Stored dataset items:
____

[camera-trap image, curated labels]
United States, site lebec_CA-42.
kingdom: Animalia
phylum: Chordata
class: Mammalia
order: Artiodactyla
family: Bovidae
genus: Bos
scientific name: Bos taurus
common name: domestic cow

____

What the exercise asks:
Could you copy every record above exactly as it stands?

Result:
[camera-trap image, curated labels]
United States, site lebec_CA-42.
kingdom: Animalia
phylum: Chordata
class: Mammalia
order: Artiodactyla
family: Bovidae
genus: Bos
scientific name: Bos taurus
common name: domestic cow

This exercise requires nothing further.